Referente a PP, PSOE e ao espanholista de pro Cidadãos, podemos afirmar que são organizações que nem sequer atuam democraticamente, senão que querem impor a nivel social a teoria da «con-lhevância», que propusera o espanholista até as nádegas Ortega e Gasset, esse do que tanto gosta Felipe González, que afirmava que o problema de Espanha não se pode resolver senão que há que con-levá-lo, ou seja, agüentar a esta espécie de inquilinos morosos até que cansem e desistam das suas pretensões. Num artigo anterior temos definido a democracia como o império das maiorias com respeito dos direitos humanos tanto individuais como coletivos. PP, PSOE e Cidadãos, nem sequer querem entender que o ser humano não é um átomo isolado senão que a humanidade se adquire pela inserção numa determinada coletividade, com a que um compartilha necessidades, aspirações, vantagens e desvantagens comparativas, no seio duma comunitária, no seio dum povo. O PSOE sempre defendeu o direito de autodeterminação mas, uma vez que chegou a ocupar cadeirões, não cansa de lançar anátemas contra ele e contra quem o defenda.

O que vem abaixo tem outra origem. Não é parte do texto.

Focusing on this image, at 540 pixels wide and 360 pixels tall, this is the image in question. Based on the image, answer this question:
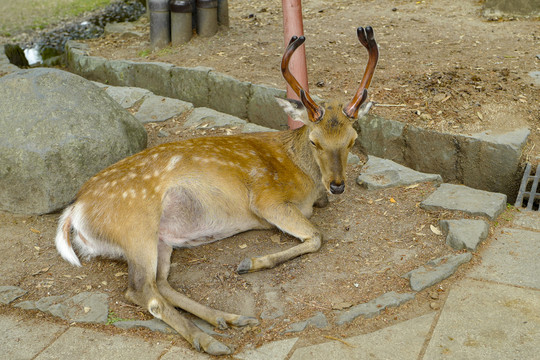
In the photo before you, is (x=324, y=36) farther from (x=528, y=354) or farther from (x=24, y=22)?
(x=24, y=22)

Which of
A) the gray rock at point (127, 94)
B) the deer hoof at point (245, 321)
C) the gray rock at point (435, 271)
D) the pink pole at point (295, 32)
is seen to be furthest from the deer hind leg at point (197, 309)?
the gray rock at point (127, 94)

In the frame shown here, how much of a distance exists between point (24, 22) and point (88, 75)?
4.49m

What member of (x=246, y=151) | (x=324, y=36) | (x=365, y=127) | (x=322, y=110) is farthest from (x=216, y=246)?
(x=324, y=36)

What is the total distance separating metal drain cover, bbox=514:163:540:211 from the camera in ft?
15.7

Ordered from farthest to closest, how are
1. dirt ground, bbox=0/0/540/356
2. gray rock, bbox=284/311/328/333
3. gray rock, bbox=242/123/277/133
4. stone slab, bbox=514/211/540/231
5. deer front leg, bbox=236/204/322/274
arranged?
gray rock, bbox=242/123/277/133, stone slab, bbox=514/211/540/231, deer front leg, bbox=236/204/322/274, dirt ground, bbox=0/0/540/356, gray rock, bbox=284/311/328/333

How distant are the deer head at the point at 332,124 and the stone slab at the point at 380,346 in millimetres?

Monedero tem claro algo que o PP sempre distorce, seguindo ao integrista Julião Marias, a realidade histórica ao afirmar que Espanha é a nação mais velha de Europa, pois já foi nação desde os reis católicos, confundindo as noções de Estado e de nação. As nações surgiram com a Revolução Francesa, ligadas estreitamente á soberania popular. No momento em que os amotinados em Paris lhe dizem a Luis XVI que a soberania lhe pertence a eles e não ao monarca, estavam criando a nação francesa, que si podemos dizer que é a nação mais velha de Europa. Espanha somente se pode dizer que se constitui em nação a partir das Cortes de Cádiz; e Galiza, iniciaticamente, a partir de 1916.

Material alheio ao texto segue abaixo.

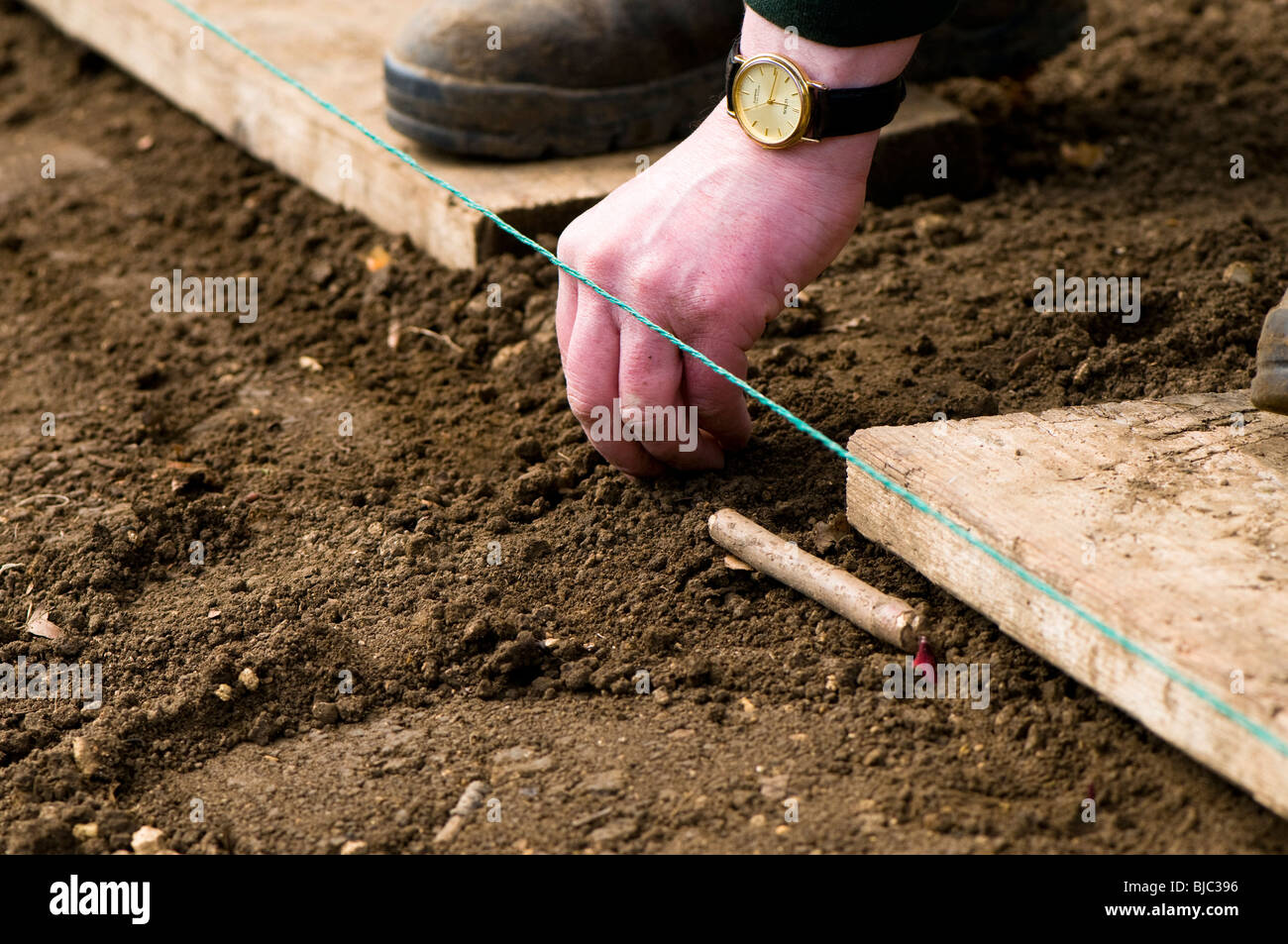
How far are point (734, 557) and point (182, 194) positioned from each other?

Também creio que cumpre reconhecer que Monedero tem razão quando fala do devir das nações, pois estas não são seres estáticos, que têm uma essência permanente e imorredoira, senão que, como todo produto histórico, nascem, desenvolvem-se e morrem. A sua morte produz-se como efeito da pressão doutros povos, que, democrática ou antidemocraticamente, destroem a sua estrutura social.

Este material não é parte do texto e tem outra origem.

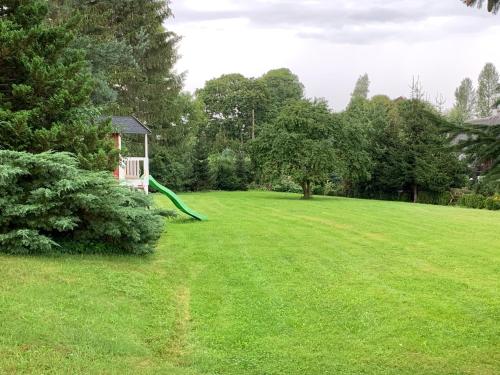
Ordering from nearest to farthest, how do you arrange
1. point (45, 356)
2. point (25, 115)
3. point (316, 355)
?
point (45, 356) → point (316, 355) → point (25, 115)

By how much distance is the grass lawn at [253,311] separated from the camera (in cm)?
478

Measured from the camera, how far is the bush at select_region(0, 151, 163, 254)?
7.70 metres

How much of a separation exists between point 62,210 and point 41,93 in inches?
112

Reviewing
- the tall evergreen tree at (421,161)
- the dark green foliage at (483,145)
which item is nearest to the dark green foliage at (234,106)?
the tall evergreen tree at (421,161)

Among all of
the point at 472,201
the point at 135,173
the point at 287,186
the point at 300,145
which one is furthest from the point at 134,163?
the point at 287,186

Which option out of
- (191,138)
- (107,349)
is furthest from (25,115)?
(191,138)

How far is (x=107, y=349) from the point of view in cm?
473

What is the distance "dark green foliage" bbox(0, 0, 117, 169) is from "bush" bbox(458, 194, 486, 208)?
879 inches

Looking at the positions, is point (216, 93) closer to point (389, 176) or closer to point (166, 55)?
point (166, 55)

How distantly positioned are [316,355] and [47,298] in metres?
3.08

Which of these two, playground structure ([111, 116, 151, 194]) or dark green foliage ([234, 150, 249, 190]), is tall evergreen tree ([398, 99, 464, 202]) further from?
playground structure ([111, 116, 151, 194])

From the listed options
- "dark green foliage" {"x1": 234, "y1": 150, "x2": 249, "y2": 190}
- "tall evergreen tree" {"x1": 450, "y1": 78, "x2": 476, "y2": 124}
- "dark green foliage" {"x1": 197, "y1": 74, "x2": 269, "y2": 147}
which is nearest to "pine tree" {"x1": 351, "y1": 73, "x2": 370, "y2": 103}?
"tall evergreen tree" {"x1": 450, "y1": 78, "x2": 476, "y2": 124}

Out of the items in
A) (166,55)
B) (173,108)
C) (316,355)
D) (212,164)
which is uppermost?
(166,55)

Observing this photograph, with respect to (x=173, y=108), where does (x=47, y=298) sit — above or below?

Tocante á lei de ferro das oligarquias, ou seja, a lei proposta pelo alemão Robert Michels que diz que “tanto na autocracia como na democracia sempre governará uma minoria", diz o ideólogo de Podemos que pretende solucioná-lo limitando os mandados, e, por isso, afirma, ninguém poderia ocupar mais de duas legislaturas o mesmo posto. Mas, se o Sr. Monedero, não quer enganar-se a si mesmo, com isto na invalida esta lei, porque que não governe mais tempo uma minoria não implica que seja substituída por uma maioria, senão que será substituída por outra minoria, minorias que se reproduzem ininterruptamente.